Output every record below exactly as it appears.

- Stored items
+ + +
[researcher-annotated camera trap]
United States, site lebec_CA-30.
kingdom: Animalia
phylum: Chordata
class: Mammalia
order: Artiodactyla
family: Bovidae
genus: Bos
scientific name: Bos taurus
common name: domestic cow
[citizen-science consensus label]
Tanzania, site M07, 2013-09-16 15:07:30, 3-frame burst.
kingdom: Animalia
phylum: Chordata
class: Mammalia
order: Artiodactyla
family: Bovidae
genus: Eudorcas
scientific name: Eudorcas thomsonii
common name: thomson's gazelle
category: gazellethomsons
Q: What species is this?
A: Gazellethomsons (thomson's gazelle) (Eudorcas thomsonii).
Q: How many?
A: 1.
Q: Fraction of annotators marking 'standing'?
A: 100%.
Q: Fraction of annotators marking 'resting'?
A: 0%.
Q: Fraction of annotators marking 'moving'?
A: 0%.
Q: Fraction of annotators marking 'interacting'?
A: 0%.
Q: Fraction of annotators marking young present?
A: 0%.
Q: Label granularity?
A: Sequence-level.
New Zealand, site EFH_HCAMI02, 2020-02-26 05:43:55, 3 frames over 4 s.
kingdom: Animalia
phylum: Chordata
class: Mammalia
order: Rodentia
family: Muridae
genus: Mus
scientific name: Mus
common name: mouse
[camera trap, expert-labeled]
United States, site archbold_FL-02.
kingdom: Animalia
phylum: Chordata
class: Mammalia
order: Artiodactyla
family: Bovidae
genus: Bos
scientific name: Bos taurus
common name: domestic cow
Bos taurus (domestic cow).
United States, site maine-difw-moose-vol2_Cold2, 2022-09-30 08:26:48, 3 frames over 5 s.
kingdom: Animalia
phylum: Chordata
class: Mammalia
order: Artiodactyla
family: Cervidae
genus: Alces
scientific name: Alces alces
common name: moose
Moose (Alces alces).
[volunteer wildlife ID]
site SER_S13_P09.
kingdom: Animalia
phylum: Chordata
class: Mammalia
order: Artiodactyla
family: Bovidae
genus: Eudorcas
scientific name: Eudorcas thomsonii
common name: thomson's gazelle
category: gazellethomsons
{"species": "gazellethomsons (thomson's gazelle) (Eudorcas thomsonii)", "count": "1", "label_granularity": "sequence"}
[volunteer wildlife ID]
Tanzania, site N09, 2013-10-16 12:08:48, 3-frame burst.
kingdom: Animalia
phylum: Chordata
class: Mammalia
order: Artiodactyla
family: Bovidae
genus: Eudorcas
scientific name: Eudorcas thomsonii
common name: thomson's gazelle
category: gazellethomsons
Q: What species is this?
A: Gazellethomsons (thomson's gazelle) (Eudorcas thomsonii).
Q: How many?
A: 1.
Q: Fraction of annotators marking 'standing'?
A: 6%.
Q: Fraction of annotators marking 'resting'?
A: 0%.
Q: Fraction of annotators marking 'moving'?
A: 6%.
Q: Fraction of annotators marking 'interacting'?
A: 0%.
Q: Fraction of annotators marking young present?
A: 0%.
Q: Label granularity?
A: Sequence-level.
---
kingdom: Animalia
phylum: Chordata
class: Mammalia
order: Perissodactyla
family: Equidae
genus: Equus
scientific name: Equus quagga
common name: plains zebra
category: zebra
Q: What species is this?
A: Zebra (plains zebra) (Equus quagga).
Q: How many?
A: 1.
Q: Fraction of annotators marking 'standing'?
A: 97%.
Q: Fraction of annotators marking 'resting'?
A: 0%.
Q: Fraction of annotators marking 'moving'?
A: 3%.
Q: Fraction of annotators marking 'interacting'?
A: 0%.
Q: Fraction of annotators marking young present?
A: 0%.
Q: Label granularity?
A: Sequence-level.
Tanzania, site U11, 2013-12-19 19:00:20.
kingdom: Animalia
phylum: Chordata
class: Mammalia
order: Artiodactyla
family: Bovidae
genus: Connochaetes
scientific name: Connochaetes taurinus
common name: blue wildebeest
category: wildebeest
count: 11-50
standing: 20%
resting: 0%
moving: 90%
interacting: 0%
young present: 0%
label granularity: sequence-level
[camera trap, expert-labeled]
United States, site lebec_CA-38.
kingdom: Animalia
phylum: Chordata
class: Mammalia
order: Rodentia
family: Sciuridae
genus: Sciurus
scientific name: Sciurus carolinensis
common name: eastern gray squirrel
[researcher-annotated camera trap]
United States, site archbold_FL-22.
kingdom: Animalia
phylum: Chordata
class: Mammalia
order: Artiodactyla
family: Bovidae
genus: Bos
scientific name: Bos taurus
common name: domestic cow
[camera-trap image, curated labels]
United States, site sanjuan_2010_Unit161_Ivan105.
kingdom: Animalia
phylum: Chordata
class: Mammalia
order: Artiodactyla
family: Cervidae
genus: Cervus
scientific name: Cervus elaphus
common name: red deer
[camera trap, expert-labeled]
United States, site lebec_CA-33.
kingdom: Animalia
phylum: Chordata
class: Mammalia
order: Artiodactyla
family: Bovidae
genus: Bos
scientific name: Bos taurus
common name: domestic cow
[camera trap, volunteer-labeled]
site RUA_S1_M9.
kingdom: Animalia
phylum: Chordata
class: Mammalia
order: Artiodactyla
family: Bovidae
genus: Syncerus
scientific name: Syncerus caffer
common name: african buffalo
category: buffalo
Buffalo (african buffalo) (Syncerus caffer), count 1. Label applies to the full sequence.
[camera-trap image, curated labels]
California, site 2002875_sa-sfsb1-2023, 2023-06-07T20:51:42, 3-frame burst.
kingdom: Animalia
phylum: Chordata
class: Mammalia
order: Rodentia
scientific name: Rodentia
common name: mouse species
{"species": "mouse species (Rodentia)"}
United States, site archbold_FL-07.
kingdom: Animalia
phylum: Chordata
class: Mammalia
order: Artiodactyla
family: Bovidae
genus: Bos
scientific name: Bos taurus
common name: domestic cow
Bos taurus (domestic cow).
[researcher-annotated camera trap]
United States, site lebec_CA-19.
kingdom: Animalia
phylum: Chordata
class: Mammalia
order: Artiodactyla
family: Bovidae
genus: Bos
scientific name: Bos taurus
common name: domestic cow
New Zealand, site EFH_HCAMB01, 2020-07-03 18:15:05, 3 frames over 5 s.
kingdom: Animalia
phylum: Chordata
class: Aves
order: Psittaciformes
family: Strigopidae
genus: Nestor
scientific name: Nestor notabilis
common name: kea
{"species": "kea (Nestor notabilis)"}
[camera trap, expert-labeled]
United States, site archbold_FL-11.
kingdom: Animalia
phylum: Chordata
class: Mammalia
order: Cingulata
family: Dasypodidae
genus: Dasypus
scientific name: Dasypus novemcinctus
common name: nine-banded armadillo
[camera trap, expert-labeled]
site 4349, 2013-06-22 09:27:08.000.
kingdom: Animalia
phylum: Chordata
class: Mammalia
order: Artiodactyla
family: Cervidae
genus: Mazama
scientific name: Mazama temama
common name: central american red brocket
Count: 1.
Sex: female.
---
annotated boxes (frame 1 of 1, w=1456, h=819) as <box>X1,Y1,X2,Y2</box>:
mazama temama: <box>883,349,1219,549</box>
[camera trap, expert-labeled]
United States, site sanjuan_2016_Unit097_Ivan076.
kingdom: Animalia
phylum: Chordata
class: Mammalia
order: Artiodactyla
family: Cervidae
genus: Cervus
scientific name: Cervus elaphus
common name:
+ + +
- SOLUTION FOR THIS PROBLEM
[researcher-annotated camera trap]
United States, site lebec_CA-30.
kingdom: Animalia
phylum: Chordata
class: Mammalia
order: Artiodactyla
family: Bovidae
genus: Bos
scientific name: Bos taurus
common name: domestic cow
[citizen-science consensus label]
Tanzania, site M07, 2013-09-16 15:07:30, 3-frame burst.
kingdom: Animalia
phylum: Chordata
class: Mammalia
order: Artiodactyla
family: Bovidae
genus: Eudorcas
scientific name: Eudorcas thomsonii
common name: thomson's gazelle
category: gazellethomsons
Q: What species is this?
A: Gazellethomsons (thomson's gazelle) (Eudorcas thomsonii).
Q: How many?
A: 1.
Q: Fraction of annotators marking 'standing'?
A: 100%.
Q: Fraction of annotators marking 'resting'?
A: 0%.
Q: Fraction of annotators marking 'moving'?
A: 0%.
Q: Fraction of annotators marking 'interacting'?
A: 0%.
Q: Fraction of annotators marking young present?
A: 0%.
Q: Label granularity?
A: Sequence-level.
New Zealand, site EFH_HCAMI02, 2020-02-26 05:43:55, 3 frames over 4 s.
kingdom: Animalia
phylum: Chordata
class: Mammalia
order: Rodentia
family: Muridae
genus: Mus
scientific name: Mus
common name: mouse
[camera trap, expert-labeled]
United States, site archbold_FL-02.
kingdom: Animalia
phylum: Chordata
class: Mammalia
order: Artiodactyla
family: Bovidae
genus: Bos
scientific name: Bos taurus
common name: domestic cow
Bos taurus (domestic cow).
United States, site maine-difw-moose-vol2_Cold2, 2022-09-30 08:26:48, 3 frames over 5 s.
kingdom: Animalia
phylum: Chordata
class: Mammalia
order: Artiodactyla
family: Cervidae
genus: Alces
scientific name: Alces alces
common name: moose
Moose (Alces alces).
[volunteer wildlife ID]
site SER_S13_P09.
kingdom: Animalia
phylum: Chordata
class: Mammalia
order: Artiodactyla
family: Bovidae
genus: Eudorcas
scientific name: Eudorcas thomsonii
common name: thomson's gazelle
category: gazellethomsons
{"species": "gazellethomsons (thomson's gazelle) (Eudorcas thomsonii)", "count": "1", "label_granularity": "sequence"}
[volunteer wildlife ID]
Tanzania, site N09, 2013-10-16 12:08:48, 3-frame burst.
kingdom: Animalia
phylum: Chordata
class: Mammalia
order: Artiodactyla
family: Bovidae
genus: Eudorcas
scientific name: Eudorcas thomsonii
common name: thomson's gazelle
category: gazellethomsons
Q: What species is this?
A: Gazellethomsons (thomson's gazelle) (Eudorcas thomsonii).
Q: How many?
A: 1.
Q: Fraction of annotators marking 'standing'?
A: 6%.
Q: Fraction of annotators marking 'resting'?
A: 0%.
Q: Fraction of annotators marking 'moving'?
A: 6%.
Q: Fraction of annotators marking 'interacting'?
A: 0%.
Q: Fraction of annotators marking young present?
A: 0%.
Q: Label granularity?
A: Sequence-level.
---
kingdom: Animalia
phylum: Chordata
class: Mammalia
order: Perissodactyla
family: Equidae
genus: Equus
scientific name: Equus quagga
common name: plains zebra
category: zebra
Q: What species is this?
A: Zebra (plains zebra) (Equus quagga).
Q: How many?
A: 1.
Q: Fraction of annotators marking 'standing'?
A: 97%.
Q: Fraction of annotators marking 'resting'?
A: 0%.
Q: Fraction of annotators marking 'moving'?
A: 3%.
Q: Fraction of annotators marking 'interacting'?
A: 0%.
Q: Fraction of annotators marking young present?
A: 0%.
Q: Label granularity?
A: Sequence-level.
Tanzania, site U11, 2013-12-19 19:00:20.
kingdom: Animalia
phylum: Chordata
class: Mammalia
order: Artiodactyla
family: Bovidae
genus: Connochaetes
scientific name: Connochaetes taurinus
common name: blue wildebeest
category: wildebeest
count: 11-50
standing: 20%
resting: 0%
moving: 90%
interacting: 0%
young present: 0%
label granularity: sequence-level
[camera trap, expert-labeled]
United States, site lebec_CA-38.
kingdom: Animalia
phylum: Chordata
class: Mammalia
order: Rodentia
family: Sciuridae
genus: Sciurus
scientific name: Sciurus carolinensis
common name: eastern gray squirrel
[researcher-annotated camera trap]
United States, site archbold_FL-22.
kingdom: Animalia
phylum: Chordata
class: Mammalia
order: Artiodactyla
family: Bovidae
genus: Bos
scientific name: Bos taurus
common name: domestic cow
[camera-trap image, curated labels]
United States, site sanjuan_2010_Unit161_Ivan105.
kingdom: Animalia
phylum: Chordata
class: Mammalia
order: Artiodactyla
family: Cervidae
genus: Cervus
scientific name: Cervus elaphus
common name: red deer
[camera trap, expert-labeled]
United States, site lebec_CA-33.
kingdom: Animalia
phylum: Chordata
class: Mammalia
order: Artiodactyla
family: Bovidae
genus: Bos
scientific name: Bos taurus
common name: domestic cow
[camera trap, volunteer-labeled]
site RUA_S1_M9.
kingdom: Animalia
phylum: Chordata
class: Mammalia
order: Artiodactyla
family: Bovidae
genus: Syncerus
scientific name: Syncerus caffer
common name: african buffalo
category: buffalo
Buffalo (african buffalo) (Syncerus caffer), count 1. Label applies to the full sequence.
[camera-trap image, curated labels]
California, site 2002875_sa-sfsb1-2023, 2023-06-07T20:51:42, 3-frame burst.
kingdom: Animalia
phylum: Chordata
class: Mammalia
order: Rodentia
scientific name: Rodentia
common name: mouse species
{"species": "mouse species (Rodentia)"}
United States, site archbold_FL-07.
kingdom: Animalia
phylum: Chordata
class: Mammalia
order: Artiodactyla
family: Bovidae
genus: Bos
scientific name: Bos taurus
common name: domestic cow
Bos taurus (domestic cow).
[researcher-annotated camera trap]
United States, site lebec_CA-19.
kingdom: Animalia
phylum: Chordata
class: Mammalia
order: Artiodactyla
family: Bovidae
genus: Bos
scientific name: Bos taurus
common name: domestic cow
New Zealand, site EFH_HCAMB01, 2020-07-03 18:15:05, 3 frames over 5 s.
kingdom: Animalia
phylum: Chordata
class: Aves
order: Psittaciformes
family: Strigopidae
genus: Nestor
scientific name: Nestor notabilis
common name: kea
{"species": "kea (Nestor notabilis)"}
[camera trap, expert-labeled]
United States, site archbold_FL-11.
kingdom: Animalia
phylum: Chordata
class: Mammalia
order: Cingulata
family: Dasypodidae
genus: Dasypus
scientific name: Dasypus novemcinctus
common name: nine-banded armadillo
[camera trap, expert-labeled]
site 4349, 2013-06-22 09:27:08.000.
kingdom: Animalia
phylum: Chordata
class: Mammalia
order: Artiodactyla
family: Cervidae
genus: Mazama
scientific name: Mazama temama
common name: central american red brocket
Count: 1.
Sex: female.
---
annotated boxes (frame 1 of 1, w=1456, h=819) as <box>X1,Y1,X2,Y2</box>:
mazama temama: <box>883,349,1219,549</box>
[camera trap, expert-labeled]
United States, site sanjuan_2016_Unit097_Ivan076.
kingdom: Animalia
phylum: Chordata
class: Mammalia
order: Artiodactyla
family: Cervidae
genus: Cervus
scientific name: Cervus elaphus
common name:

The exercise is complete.